É inegável que homens e mulheres têm desempenhos diferentes. O período da puberdade é central para a demarcação dessas distinções. Na puberdade masculina, é a testosterona que garante o aumento da densidade óssea, da massa muscular, da altura e do tamanho dos membros. Além de produzir mudanças em órgãos como coração, pulmões e na quantidade de hemoglobina presente no sangue, fatores que podem contribuir para o aumento significativo da performance esportiva. Mulheres trans que passaram pela puberdade masculina, em tese, manteriam boa parte desses benefícios. O que de fato pode acontecer. A estatura e o tamanho de órgãos e membros, por exemplo, não são revertidos com a transição hormonal. É possível, portanto, que a estrutura corporal que resiste à hormonização — o estrogênio feminino em vez da testosterona masculina — se torne uma vantagem em alguns esportes. Contudo, é sempre bom lembrar, a medição de testosterona, a régua pela qual as federações de esporte aceitam ou barram mulheres trans, é apenas um dos aspectos a ser estudados. Há nuances que fazem toda a diferença — e um esportista trans pode entrar nas quadras e pistas em desvantagem, e não com indevida vantagem. Seria reducionista atribuir a performance de uma atleta exclusivamente ao seu corpo, negando as habilidades desenvolvidas com treinamento e preparo. “A testosterona não é o único fator definidor de sucesso no esporte, é fundamental considerar também a biologia e o ambiente da sociedade”, explica Erik Giuseppe Barbosa, professor da Escola de Educação Física e Desportos da Universidade Federal do Rio de Janeiro. Dito de outro modo: uma mulher trans em meio a mulheres cisgênero não é certeza de vitória. Certo mesmo, por ora, é a polêmica.
Fez barulho a participação da levantadora de peso da Nova Zelândia Laurel Hubbard, a primeira atleta declaradamente transgênero a competir numa Olimpíada (ela não subiu ao pódio). Ganhou destaque a força da jogadora de vôlei trans Tiffany Abreu, que pontuava mais do que suas companheiras e que recebeu do treinador Bernardinho um comentário preconceituoso, ao ver um de seus times derrotado pela equipe de Tiffany, pelo qual ele se desculparia depois: “Um homem. É f***”. Mas nada se compara à fama da sul-africana Caster Semenya, campeã olímpica e mundial dos 800 metros rasos, mulher que nasceu com traços intersexuais — ou seja, seu corpo produz níveis atípicos de testosterona.
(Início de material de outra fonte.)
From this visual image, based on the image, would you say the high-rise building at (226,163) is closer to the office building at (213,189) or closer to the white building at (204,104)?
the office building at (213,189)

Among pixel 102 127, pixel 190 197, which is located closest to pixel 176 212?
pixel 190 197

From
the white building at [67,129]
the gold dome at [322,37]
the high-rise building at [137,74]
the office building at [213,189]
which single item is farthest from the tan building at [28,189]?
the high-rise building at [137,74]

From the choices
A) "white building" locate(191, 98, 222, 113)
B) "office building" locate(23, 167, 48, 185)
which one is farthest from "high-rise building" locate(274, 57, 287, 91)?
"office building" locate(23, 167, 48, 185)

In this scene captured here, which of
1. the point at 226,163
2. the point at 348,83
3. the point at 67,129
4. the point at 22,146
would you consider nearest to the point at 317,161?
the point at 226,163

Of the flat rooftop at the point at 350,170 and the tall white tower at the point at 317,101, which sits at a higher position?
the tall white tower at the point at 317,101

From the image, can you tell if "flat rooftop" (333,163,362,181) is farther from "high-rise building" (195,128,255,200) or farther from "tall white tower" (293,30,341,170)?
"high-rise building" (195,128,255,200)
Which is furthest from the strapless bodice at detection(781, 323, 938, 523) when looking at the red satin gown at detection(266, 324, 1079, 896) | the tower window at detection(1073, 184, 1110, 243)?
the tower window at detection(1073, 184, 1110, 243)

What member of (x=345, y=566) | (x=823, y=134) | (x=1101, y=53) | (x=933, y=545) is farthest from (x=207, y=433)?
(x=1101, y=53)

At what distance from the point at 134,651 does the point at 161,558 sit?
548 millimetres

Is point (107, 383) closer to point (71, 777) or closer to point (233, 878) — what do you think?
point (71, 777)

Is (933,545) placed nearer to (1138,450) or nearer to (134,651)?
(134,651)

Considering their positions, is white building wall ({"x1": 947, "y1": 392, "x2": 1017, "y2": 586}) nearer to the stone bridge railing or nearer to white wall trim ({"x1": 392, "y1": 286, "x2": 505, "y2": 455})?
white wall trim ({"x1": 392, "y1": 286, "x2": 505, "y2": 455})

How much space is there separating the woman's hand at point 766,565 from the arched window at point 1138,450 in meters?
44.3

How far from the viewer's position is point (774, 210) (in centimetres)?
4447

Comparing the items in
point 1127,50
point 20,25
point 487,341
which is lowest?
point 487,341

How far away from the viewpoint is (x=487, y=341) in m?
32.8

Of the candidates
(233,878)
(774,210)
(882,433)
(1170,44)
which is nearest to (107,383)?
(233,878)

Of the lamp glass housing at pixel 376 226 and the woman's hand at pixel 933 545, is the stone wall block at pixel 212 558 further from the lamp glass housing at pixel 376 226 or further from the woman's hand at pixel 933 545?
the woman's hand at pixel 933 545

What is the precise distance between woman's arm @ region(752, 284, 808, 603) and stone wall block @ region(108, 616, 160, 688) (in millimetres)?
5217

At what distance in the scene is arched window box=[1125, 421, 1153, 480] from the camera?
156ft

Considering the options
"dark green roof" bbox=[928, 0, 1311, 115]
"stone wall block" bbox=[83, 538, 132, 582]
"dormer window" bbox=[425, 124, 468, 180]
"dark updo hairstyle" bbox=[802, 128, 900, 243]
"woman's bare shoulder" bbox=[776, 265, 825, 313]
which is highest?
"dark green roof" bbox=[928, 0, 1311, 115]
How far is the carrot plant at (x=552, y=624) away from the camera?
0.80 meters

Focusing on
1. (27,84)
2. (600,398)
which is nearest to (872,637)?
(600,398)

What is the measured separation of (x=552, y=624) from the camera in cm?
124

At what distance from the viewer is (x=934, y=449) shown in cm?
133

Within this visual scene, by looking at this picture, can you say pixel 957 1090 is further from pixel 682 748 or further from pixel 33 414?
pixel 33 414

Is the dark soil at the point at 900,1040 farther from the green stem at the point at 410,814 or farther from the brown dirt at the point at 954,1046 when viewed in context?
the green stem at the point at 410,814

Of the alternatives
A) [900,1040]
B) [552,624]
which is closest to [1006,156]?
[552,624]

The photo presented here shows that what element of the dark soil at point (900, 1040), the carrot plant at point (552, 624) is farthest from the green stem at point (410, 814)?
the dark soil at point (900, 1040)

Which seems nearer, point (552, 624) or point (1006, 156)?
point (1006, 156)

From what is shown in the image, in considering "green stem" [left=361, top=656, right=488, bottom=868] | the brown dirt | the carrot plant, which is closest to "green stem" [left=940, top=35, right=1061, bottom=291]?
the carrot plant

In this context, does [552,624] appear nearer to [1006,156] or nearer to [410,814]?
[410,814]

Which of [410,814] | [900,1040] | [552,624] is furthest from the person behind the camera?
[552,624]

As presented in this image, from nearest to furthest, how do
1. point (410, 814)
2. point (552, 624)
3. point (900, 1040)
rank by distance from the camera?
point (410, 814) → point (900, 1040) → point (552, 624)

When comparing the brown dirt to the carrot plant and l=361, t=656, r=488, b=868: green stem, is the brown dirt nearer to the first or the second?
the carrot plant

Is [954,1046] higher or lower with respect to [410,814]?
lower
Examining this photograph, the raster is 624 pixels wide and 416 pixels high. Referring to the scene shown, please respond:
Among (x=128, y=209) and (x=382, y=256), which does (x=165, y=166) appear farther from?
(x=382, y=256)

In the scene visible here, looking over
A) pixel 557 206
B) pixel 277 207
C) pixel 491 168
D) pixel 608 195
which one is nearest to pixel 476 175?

A discussão vai longe — o que se exige, apenas, é o cuidado com a inclusão, o fim de todo preconceito e o conhecimento científico. O resto é muito barulho por nada. Há um ponto fundamental, caminho para reduzir o espanto. O Comitê Olímpico Internacional liberou a participação de esportistas trans, com testosterona controlada, em 2003. Mais de 63 000 atletas chegaram ao patamar olímpico. Nesse período, duas mulheres trans competiram em Olimpíadas e nenhuma ganhou medalha. “A debatida superioridade não se evidencia em dados”, diz o médico endocrinologista Henrique Cecotti. Nem mesmo o velocista paralímpico Oscar Pistorius — que ficaria tristemente famoso acusado de ter matado a namorada — fez valer a vantagem de correr com pés mecânicos, de titânio, nos Jogos de 2012, em meio a atletas aptos. Dizia-se que a prótese o faria mais rápido. Não foi o que aconteceu. Na celeuma dos esportistas trans, convém deixar os exageros e as ideias preconcebidas de lado e refletir mais sobre a questão.